Gelten die nun getroffenen Entscheidungen als Lösung der Probleme?
Sven Weisenhaus in Wave Daily
vom 1. November 2011, 13:00 Uhr
ENL5454
Gelten die nun getroffenen Entscheidungen als Lösung der Probleme?
Zunächst einmal scheint es sich durchaus um einen sinnvollen Weg zu handeln, der nun beschritten wird. So beurteilen es ja auch die Marktteilnehmer und quittierten dies mit steigenden Kursen. Doch gelten die nun getroffenen Entscheidungen tatsächlich als Lösung der Probleme?
Hier gibt es einige Dinge zu beachten. So ist zum Beispiel für das gesamte Konstrukt des EFSF die Bonitätsnote "AAA" Voraussetzung.

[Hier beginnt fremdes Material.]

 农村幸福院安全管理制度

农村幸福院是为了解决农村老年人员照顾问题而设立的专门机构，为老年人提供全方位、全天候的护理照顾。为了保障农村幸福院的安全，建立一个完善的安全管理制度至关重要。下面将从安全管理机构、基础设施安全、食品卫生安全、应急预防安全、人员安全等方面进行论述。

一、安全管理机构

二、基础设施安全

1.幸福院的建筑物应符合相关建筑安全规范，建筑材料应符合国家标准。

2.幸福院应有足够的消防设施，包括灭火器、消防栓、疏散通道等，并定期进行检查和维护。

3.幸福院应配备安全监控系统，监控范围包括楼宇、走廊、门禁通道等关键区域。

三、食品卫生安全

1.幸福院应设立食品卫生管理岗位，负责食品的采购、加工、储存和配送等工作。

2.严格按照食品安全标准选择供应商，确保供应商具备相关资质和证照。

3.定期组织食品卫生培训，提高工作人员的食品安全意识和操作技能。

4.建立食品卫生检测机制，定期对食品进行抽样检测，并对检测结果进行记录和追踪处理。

Bonitätsnote "AAA" ist Voraussetzung für den EFSF
Über die Funktionsweise des Rettungsschirms berichtete ich hier im Wave Daily am 3. Oktober. Hier schrieb ich: "Um niedrige Refinanzierungskosten zu sichern, benötigt die EFSF eine exzellente Bewertung durch die Ratingagenturen. Die erforderliche Höchstnote "AAA" für die Bonität der Anleihen bekommt der Rettungsfonds nur, wenn deren Summe komplett durch Bürgschaften von "AAA"-Staaten abgesichert ist."
Wir haben aktuell sechs Euro-Länder mit dem Rating "AAA": Deutschland, Österreich, Finnland, Frankreich, Luxemburg und die Niederlande.

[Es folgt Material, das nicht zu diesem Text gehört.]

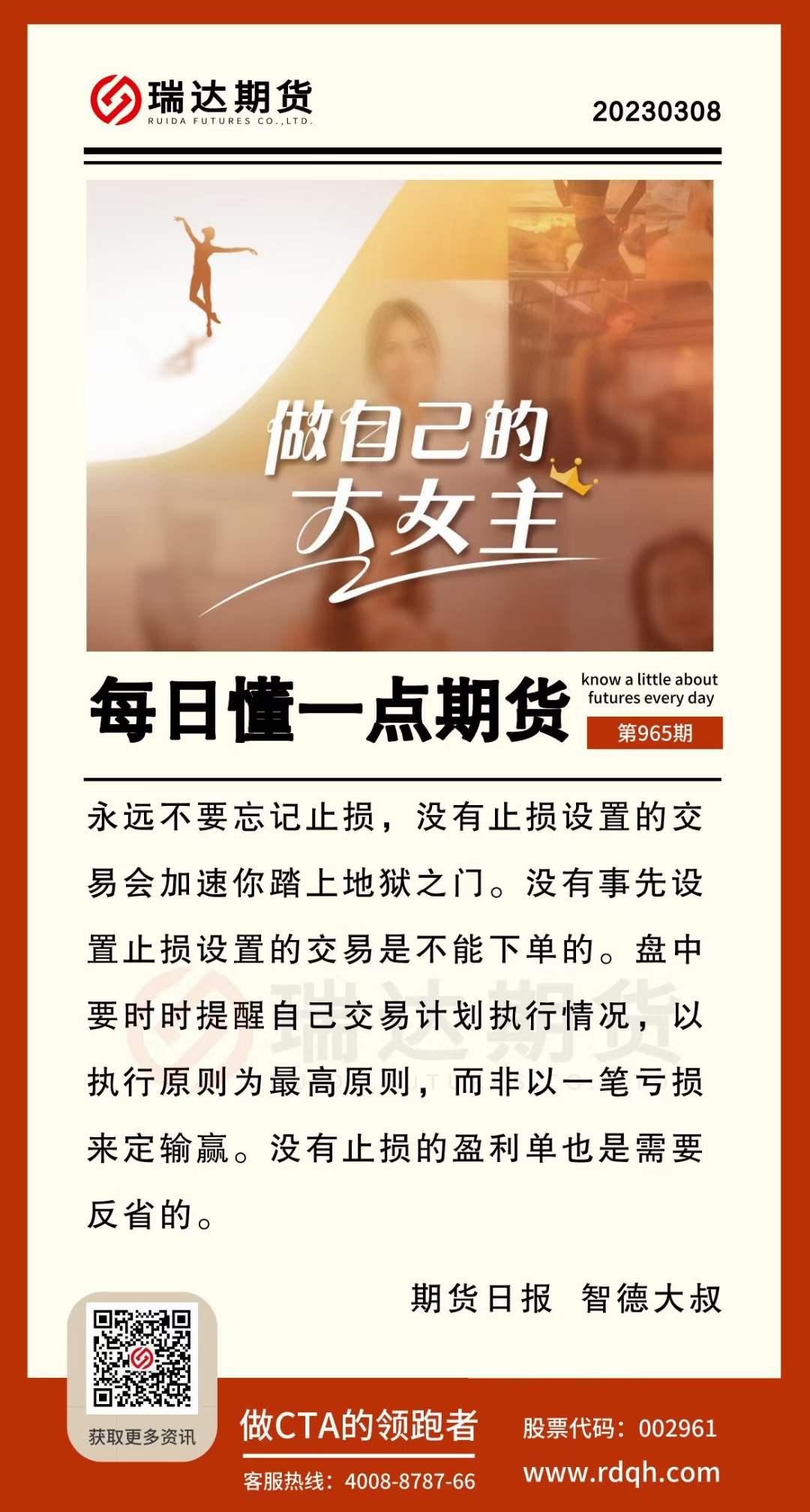 瑞达期货
RUIDA FUTURES CO.,LTD.

20230308

做自己的
大女主

每日懂一点期货

know a little about futures every day

第965期

永远不要忘记止损，没有止损设置的交易会加速你踏上地狱之门。没有事先设置止损设置的交易是不能下单的。盘中要时时提醒自己交易计划执行情况，以执行原则为最高原则，而非以一笔亏损来定输赢。没有止损的盈利单也是需要反省的。

期货日报 智德大叔

获取更多资讯

做CTA的领跑者

客服热线：4008-8787-66

股票代码：002961

www.rdqh.com

瑞达期货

Kann ein Unternehmen alles kippen?
Nun hat jedoch die Ratingagentur Moody's vor einer Herabstufung der Bonität Frankreichs gewarnt. Müsste man da nicht gleich den ganzen Mechanismus infrage stellen? Wenn die verbliebenen Länder nun ihre besten Bonitätsnoten verlieren, würde entweder die Ausleihekapazität schrumpfen oder der Zinssatz, zu dem sich der Rettungsschirm refinanziert, würde steigen. In beiden Fällen hätte dies einen enormen negativen Einfluss auf die gesamte Rettungsaktion.

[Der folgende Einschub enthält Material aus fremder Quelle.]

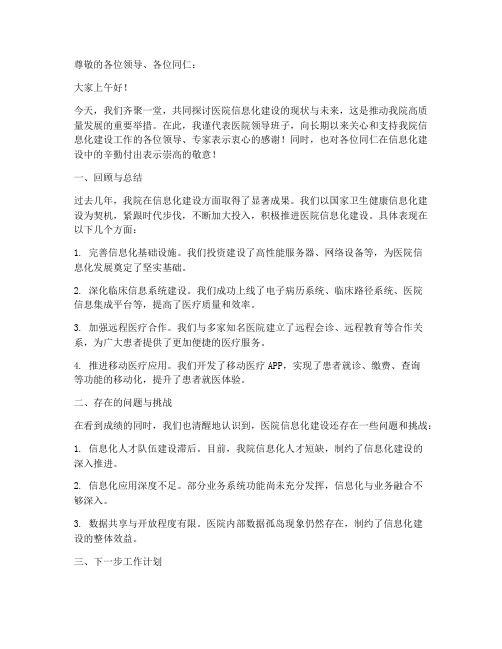 尊敬的各位领导、各位同仁：

大家上午好！

今天，我们齐聚一堂，共同探讨医院信息化建设的现状与未来，这是推动我院高质量发展的重要举措。在此，我谨代表医院领导班子，向长期以来关心和支持我院信息化建设工作的各位领导、专家表示衷心的感谢！同时，也对各位同仁在信息化建设中的辛勤付出表示崇高的敬意！

一、回顾与总结

过去几年，我院在信息化建设方面取得了显著成果。我们以国家卫生健康信息化建设为契机，紧跟时代步伐，不断加大投入，积极推进医院信息化建设。具体表现在以下几个方面：

1. 完善信息化基础设施。我们投资建设了高性能服务器、网络设备等，为医院信息化发展奠定了坚实基础。

2. 深化临床信息系统建设。我们成功上线了电子病历系统、临床路径系统、医院信息集成平台等，提高了医疗质量和效率。

3. 加强远程医疗合作。我们与多家知名医院建立了远程会诊、远程教育等合作关系，为广大患者提供了更加便捷的医疗服务。

4. 推进移动医疗应用。我们开发了移动医疗 APP，实现了患者就诊、缴费、查询等功能的移动化，提升了患者就医体验。

二、存在的问题与挑战

在看到成绩的同时，我们也清醒地认识到，医院信息化建设还存在一些问题和挑战：

1. 信息化人才队伍建设滞后。目前，我院信息化人才短缺，制约了信息化建设的深入推进。

2. 信息化应用深度不足。部分业务系统功能尚未充分发挥，信息化与业务融合不够深入。

3. 数据共享与开放程度有限。医院内部数据孤岛现象仍然存在，制约了信息化建设的整体效益。

三、下一步工作计划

Hängt das Glück dieser Welt nun tatsächlich von den Ratingagenturen ab, die in der Vergangenheit schon durch schlechte Leistungen aufgefallen sind? Hier müssten also Maßnahmen getroffen werden, um diese Abhängigkeit aufzuheben. Hoffen wir, dass die Politik genug Druck gegenüber den Ratingagenturen aufbauen kann, um eine Herabstufung zu verhindern.
Bislang wurde "nur" ein Leichtgewicht gerettet
Man muss zudem beachten, dass bislang "nur" das relativ kleine Griechenland, ein Leichtgewicht im europäischen Vergleich gerettet wurde. Und die Verschuldung des Landes ist auch nach dem Haircut noch viel zu hoch. Und da gibt es ja noch andere kriselnde Staaten, die zum Teil viel größer sind.
Wer also glaubt, die Probleme seien allein durch den Euro-Gipfel nun gelöst, der könnte sich noch sehr irren. Aktuell sehen wir nur die Lösungen für die akuten Probleme. Für das was noch kommen kann, müssen dann neue, wohl noch extremere (was die jetzt schon unglaublichen Summen angeht) Lösungen her.